Falcon, I’M certainly not going to tell you you’re wrong (nor am I going to tell you I’m offended by your assessment, either – you’re dead-nuts on in that, I think). Henry is EXACTLY that kind of person. What’s sad (and more than a little scary) is that, up to now, it’s worked for him. He’s freaking out right now because it’s NOT working for him with me and, rather than change and adapt (and, you know, LEARN and GROW), he’s trying to duck out.
Michael, while I respect your hesitation to engage Falcon, I have to tell you this: I KNOW Falcon, and I know exactly what he means by this comment. I am a tolerant, open-minded person, and I don’t abide friends who aren’t the same. Falcon is making a valid point in a shocking way – his terminology, though, is appropriate to his point. Henry (as a Polynesian, by the way) was my most outspoken participant when we were discussing Imus and the N-word; his claim was that HE gets to use that word, as a person of color, but that I, as a white woman, can’t. The one African-American in the class was ROLLING her eyes – her contention was that the kind of people – black OR white – who use that word are, really, exactly the kinds of people that Falcon describes – those who use race as an excuse for bad behavior.
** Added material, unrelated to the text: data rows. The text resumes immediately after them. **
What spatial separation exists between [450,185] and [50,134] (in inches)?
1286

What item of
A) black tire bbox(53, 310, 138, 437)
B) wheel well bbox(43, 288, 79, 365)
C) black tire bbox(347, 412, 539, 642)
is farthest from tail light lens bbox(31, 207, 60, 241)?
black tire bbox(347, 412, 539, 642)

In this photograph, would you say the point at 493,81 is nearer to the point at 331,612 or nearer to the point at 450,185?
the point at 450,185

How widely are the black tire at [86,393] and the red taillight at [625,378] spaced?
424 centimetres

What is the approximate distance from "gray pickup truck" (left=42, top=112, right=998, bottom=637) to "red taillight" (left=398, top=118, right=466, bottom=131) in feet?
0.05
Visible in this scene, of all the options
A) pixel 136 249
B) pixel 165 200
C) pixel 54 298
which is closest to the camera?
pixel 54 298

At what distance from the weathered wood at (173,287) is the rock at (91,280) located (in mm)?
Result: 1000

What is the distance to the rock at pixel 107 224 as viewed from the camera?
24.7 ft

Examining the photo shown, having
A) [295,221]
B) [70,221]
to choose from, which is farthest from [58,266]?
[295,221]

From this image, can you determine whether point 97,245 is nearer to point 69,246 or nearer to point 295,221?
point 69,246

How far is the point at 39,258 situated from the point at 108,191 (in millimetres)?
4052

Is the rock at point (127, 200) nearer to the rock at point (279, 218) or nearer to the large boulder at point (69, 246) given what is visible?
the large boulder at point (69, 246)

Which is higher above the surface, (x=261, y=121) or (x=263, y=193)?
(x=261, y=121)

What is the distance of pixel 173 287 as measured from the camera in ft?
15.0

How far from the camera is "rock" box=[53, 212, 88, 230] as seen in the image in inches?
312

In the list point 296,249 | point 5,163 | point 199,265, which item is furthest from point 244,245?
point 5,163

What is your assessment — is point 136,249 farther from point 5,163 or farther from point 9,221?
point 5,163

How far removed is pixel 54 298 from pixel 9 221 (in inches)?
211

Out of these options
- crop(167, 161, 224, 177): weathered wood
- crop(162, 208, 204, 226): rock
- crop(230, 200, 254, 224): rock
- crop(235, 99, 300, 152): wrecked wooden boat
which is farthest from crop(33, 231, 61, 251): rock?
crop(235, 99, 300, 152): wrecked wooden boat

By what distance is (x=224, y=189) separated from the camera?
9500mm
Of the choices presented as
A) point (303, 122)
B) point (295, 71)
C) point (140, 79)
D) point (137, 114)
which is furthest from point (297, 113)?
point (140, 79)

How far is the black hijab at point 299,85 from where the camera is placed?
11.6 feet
Henry’s not so much treating college as summer camp (I’ve got a few of those – Organic Mama’s and my shared student qualifies as one, I think); he really believes – truly, I don’t think it’s an act – that he’s doing quality work and that I’m being discriminatory and disrespectful of him because of who he is. Regardless of his attitude – whether he blows the whole thing off or is under the delusion that he’s demonstrating evidence of complex thinking – he’s still not interested in engaging with me when I try to offer up suggestions to make the work that he IS doing better (read: coherent).
Kizz, I don’t doubt he was talking to his father, but I can’t BEGIN to dream that he’s doing as well as he claims at Local U. *I* graduated from Local U and, while there WERE some classes that your average tree toad could pass with a C, there were more that I, as a relatively intelligent woman with a Yankee work ethic, had to bust ass to complete well. I know for a goddamned FACT he’s not nailing his ENGLISH classes – there’s not a professor in that building who would put up with the incoherent babble I’m getting from him. “He uses history a as crutch,” indeed!
And it was SO hard to not confront him yesterday. It was really all I could do to maintain some semblance of professionalism….
Kate, I don’t mind at all that you’ve brought this up; I think it’s important to be clear about this stuff. I’m perfectly willing to allow for the possibility that Henry was being profiled (far more willing than he is to allow for the possibility that he wasn’t). His comportment is such that he almost invites that kind of attention, however, and I’m trying to get him to understand that taking his education seriously – which means being able to employ some metacognition and self-analysis to recognize when behaviors, habits and patterns no longer serve him and being willing and able to change – might take some of that negative attention away from him. Yes, people of color – even well dressed, educated, eloquent people of color – are profiled. What I’m saying is that if he doesn’t want to be the center of that kind of negative attention, he should stop blatantly asking for it.